Of de rechter die zich over de gegrondheid van de strafvordering moet uitspreken verplicht is een persoon, die tijdens het vooronderzoek een voor een beklaagde belastende verklaring heeft afgelegd, te horen als getuige indien die beklaagde daarom verzoekt, moet worden beoordeeld in het licht van het door artikel 6.1 EVRM gewaarborgde recht op een eerlijk proces en het door artikel 6.3.d EVRM gewaarborgde recht om getuigen à charge te ondervragen of te doen ondervragen.
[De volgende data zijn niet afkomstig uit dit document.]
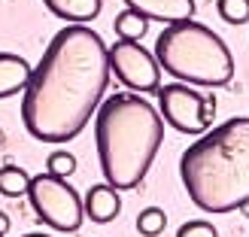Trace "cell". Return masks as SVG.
<instances>
[{"mask_svg":"<svg viewBox=\"0 0 249 237\" xmlns=\"http://www.w3.org/2000/svg\"><path fill=\"white\" fill-rule=\"evenodd\" d=\"M109 46L89 24H64L34 64L21 97V122L34 140L67 143L79 137L104 104Z\"/></svg>","mask_w":249,"mask_h":237,"instance_id":"cell-1","label":"cell"},{"mask_svg":"<svg viewBox=\"0 0 249 237\" xmlns=\"http://www.w3.org/2000/svg\"><path fill=\"white\" fill-rule=\"evenodd\" d=\"M179 180L204 213H249V116L210 128L182 152Z\"/></svg>","mask_w":249,"mask_h":237,"instance_id":"cell-2","label":"cell"},{"mask_svg":"<svg viewBox=\"0 0 249 237\" xmlns=\"http://www.w3.org/2000/svg\"><path fill=\"white\" fill-rule=\"evenodd\" d=\"M97 161L104 182L119 192L137 189L164 143V119L137 91H119L104 97L94 119Z\"/></svg>","mask_w":249,"mask_h":237,"instance_id":"cell-3","label":"cell"},{"mask_svg":"<svg viewBox=\"0 0 249 237\" xmlns=\"http://www.w3.org/2000/svg\"><path fill=\"white\" fill-rule=\"evenodd\" d=\"M155 61L164 73L185 85L222 89L234 79V55L228 43L195 18L173 21L158 34Z\"/></svg>","mask_w":249,"mask_h":237,"instance_id":"cell-4","label":"cell"},{"mask_svg":"<svg viewBox=\"0 0 249 237\" xmlns=\"http://www.w3.org/2000/svg\"><path fill=\"white\" fill-rule=\"evenodd\" d=\"M28 201L34 207L36 219L43 225L61 231V234L79 231L82 219H85V207H82L79 192L67 180L52 177V173H36V177H31Z\"/></svg>","mask_w":249,"mask_h":237,"instance_id":"cell-5","label":"cell"},{"mask_svg":"<svg viewBox=\"0 0 249 237\" xmlns=\"http://www.w3.org/2000/svg\"><path fill=\"white\" fill-rule=\"evenodd\" d=\"M155 97H158L161 119L173 131L201 137L213 128V122H216V97L213 94H201L195 85H185V82H167V85H158Z\"/></svg>","mask_w":249,"mask_h":237,"instance_id":"cell-6","label":"cell"},{"mask_svg":"<svg viewBox=\"0 0 249 237\" xmlns=\"http://www.w3.org/2000/svg\"><path fill=\"white\" fill-rule=\"evenodd\" d=\"M109 70L122 85H128L137 94L158 91L161 85V67L155 61V52H149L134 40H116L109 46Z\"/></svg>","mask_w":249,"mask_h":237,"instance_id":"cell-7","label":"cell"},{"mask_svg":"<svg viewBox=\"0 0 249 237\" xmlns=\"http://www.w3.org/2000/svg\"><path fill=\"white\" fill-rule=\"evenodd\" d=\"M82 207H85V216L97 225H107L113 222L122 210V192L109 182H94L82 198Z\"/></svg>","mask_w":249,"mask_h":237,"instance_id":"cell-8","label":"cell"},{"mask_svg":"<svg viewBox=\"0 0 249 237\" xmlns=\"http://www.w3.org/2000/svg\"><path fill=\"white\" fill-rule=\"evenodd\" d=\"M124 3L143 12L149 21H161V24L195 18V0H124Z\"/></svg>","mask_w":249,"mask_h":237,"instance_id":"cell-9","label":"cell"},{"mask_svg":"<svg viewBox=\"0 0 249 237\" xmlns=\"http://www.w3.org/2000/svg\"><path fill=\"white\" fill-rule=\"evenodd\" d=\"M34 67L16 52H0V101L18 94L28 89V79H31Z\"/></svg>","mask_w":249,"mask_h":237,"instance_id":"cell-10","label":"cell"},{"mask_svg":"<svg viewBox=\"0 0 249 237\" xmlns=\"http://www.w3.org/2000/svg\"><path fill=\"white\" fill-rule=\"evenodd\" d=\"M43 6L67 24H89L101 16L104 0H43Z\"/></svg>","mask_w":249,"mask_h":237,"instance_id":"cell-11","label":"cell"},{"mask_svg":"<svg viewBox=\"0 0 249 237\" xmlns=\"http://www.w3.org/2000/svg\"><path fill=\"white\" fill-rule=\"evenodd\" d=\"M113 31H116L119 40H134V43H140L143 36H146V31H149V18L143 16V12H137V9L128 6V9H122L119 16H116Z\"/></svg>","mask_w":249,"mask_h":237,"instance_id":"cell-12","label":"cell"},{"mask_svg":"<svg viewBox=\"0 0 249 237\" xmlns=\"http://www.w3.org/2000/svg\"><path fill=\"white\" fill-rule=\"evenodd\" d=\"M28 189H31V177H28L24 167H18V164H3L0 167V195L21 198V195H28Z\"/></svg>","mask_w":249,"mask_h":237,"instance_id":"cell-13","label":"cell"},{"mask_svg":"<svg viewBox=\"0 0 249 237\" xmlns=\"http://www.w3.org/2000/svg\"><path fill=\"white\" fill-rule=\"evenodd\" d=\"M167 228V213L161 207H146L137 216V234L140 237H158Z\"/></svg>","mask_w":249,"mask_h":237,"instance_id":"cell-14","label":"cell"},{"mask_svg":"<svg viewBox=\"0 0 249 237\" xmlns=\"http://www.w3.org/2000/svg\"><path fill=\"white\" fill-rule=\"evenodd\" d=\"M46 173L61 177V180L73 177V173H76V155L67 152V149H55V152H49V158H46Z\"/></svg>","mask_w":249,"mask_h":237,"instance_id":"cell-15","label":"cell"},{"mask_svg":"<svg viewBox=\"0 0 249 237\" xmlns=\"http://www.w3.org/2000/svg\"><path fill=\"white\" fill-rule=\"evenodd\" d=\"M216 12L228 24H243L249 21V0H216Z\"/></svg>","mask_w":249,"mask_h":237,"instance_id":"cell-16","label":"cell"},{"mask_svg":"<svg viewBox=\"0 0 249 237\" xmlns=\"http://www.w3.org/2000/svg\"><path fill=\"white\" fill-rule=\"evenodd\" d=\"M177 237H219V231H216L213 222H207V219H192V222H185V225H179Z\"/></svg>","mask_w":249,"mask_h":237,"instance_id":"cell-17","label":"cell"},{"mask_svg":"<svg viewBox=\"0 0 249 237\" xmlns=\"http://www.w3.org/2000/svg\"><path fill=\"white\" fill-rule=\"evenodd\" d=\"M9 225H12V222H9V216L3 213V210H0V234H3V237H6V231H9Z\"/></svg>","mask_w":249,"mask_h":237,"instance_id":"cell-18","label":"cell"},{"mask_svg":"<svg viewBox=\"0 0 249 237\" xmlns=\"http://www.w3.org/2000/svg\"><path fill=\"white\" fill-rule=\"evenodd\" d=\"M21 237H52V234H43V231H31V234H21Z\"/></svg>","mask_w":249,"mask_h":237,"instance_id":"cell-19","label":"cell"},{"mask_svg":"<svg viewBox=\"0 0 249 237\" xmlns=\"http://www.w3.org/2000/svg\"><path fill=\"white\" fill-rule=\"evenodd\" d=\"M0 237H3V234H0Z\"/></svg>","mask_w":249,"mask_h":237,"instance_id":"cell-20","label":"cell"}]
</instances>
Wezenlijk daarbij is of de tegen de beklaagde gevoerde strafvervolging in haar geheel beschouwd eerlijk verloopt, wat niet uitsluit dat de rechter niet alleen rekening houdt met het recht van verdediging van die beklaagde, maar ook met de belangen van de samenleving, de slachtoffers en de getuigen zelf.
Uit artikel 6.1 EVRM volgt in de regel dat het tegen een beklaagde aangevoerde bewijs hem wordt voorgelegd tijdens een openbare rechtszitting en de beklaagde dit bewijs moet kunnen tegenspreken.
Artikel 6.1 en 6.3.d EVRM, zoals uitgelegd door het Europees Hof voor de Rechten van de Mens, vereist dat om een belastende verklaring van een tijdens het vooronderzoek gehoorde persoon als bewijs in aanmerking te nemen, zonder dat de beklaagde de gelegenheid had die persoon als getuige op de rechtszitting te ondervragen, de rechter nagaat of:
(i) er ernstige redenen zijn voor het niet-horen van de getuige, dit wil zeggen feitelijke of juridische gronden die de afwezigheid van de getuige op de rechtszitting kunnen verantwoorden;
(ii) de belastende verklaring het enige of doorslaggevende element is waarop de schuldigverklaring steunt, waarbij onder doorslaggevend wordt verstaan bewijs dat dermate belangrijk is dat het aannemelijk is dat het het resultaat van de zaak heeft bepaald;
(iii) er voor het niet-kunnen ondervragen van de getuige voldoende compenserende factoren zijn met inbegrip van sterke procedurele waarborgen. Dergelijke compenserende factoren kunnen onder meer bestaan in het toekennen van een mindere bewijswaarde aan dergelijke verklaringen, het voorhanden zijn van een video-opname van het tijdens het vooronderzoek afgenomen verhoor wat een beoordeling van de betrouwbaarheid van de verklaring moet toelaten, het bestaan van bewijsmateriaal dat de inhoud van de tijdens het vooronderzoek afgelegde verklaring ondersteunt of bevestigt, de mogelijkheid om aan de getuige geschreven vragen te bezorgen of de gelegenheid die de beklaagde had om tijdens het vooronderzoek de getuige te ondervragen of te doen ondervragen en de mogelijkheid voor de beklaagde om zijn standpunt kenbaar te maken op het vlak van de geloofwaardigheid van de getuige of interne strijdigheden in die verklaring of strijdigheid met verklaringen van andere getuigen.
In de regel zal de rechter de impact op het eerlijk proces van het niet-horen op de rechtszitting van een getuige die tijdens het vooronderzoek een belastende verklaring heeft afgelegd, beoordelen aan de hand van de drie voormelde criteria en in de vermelde volgorde, tenzij één van de criteria van dermate overwegend belang is dat dit criterium volstaat om uit te maken of het strafproces in zijn geheel beschouwd al dan niet eerlijk verloopt.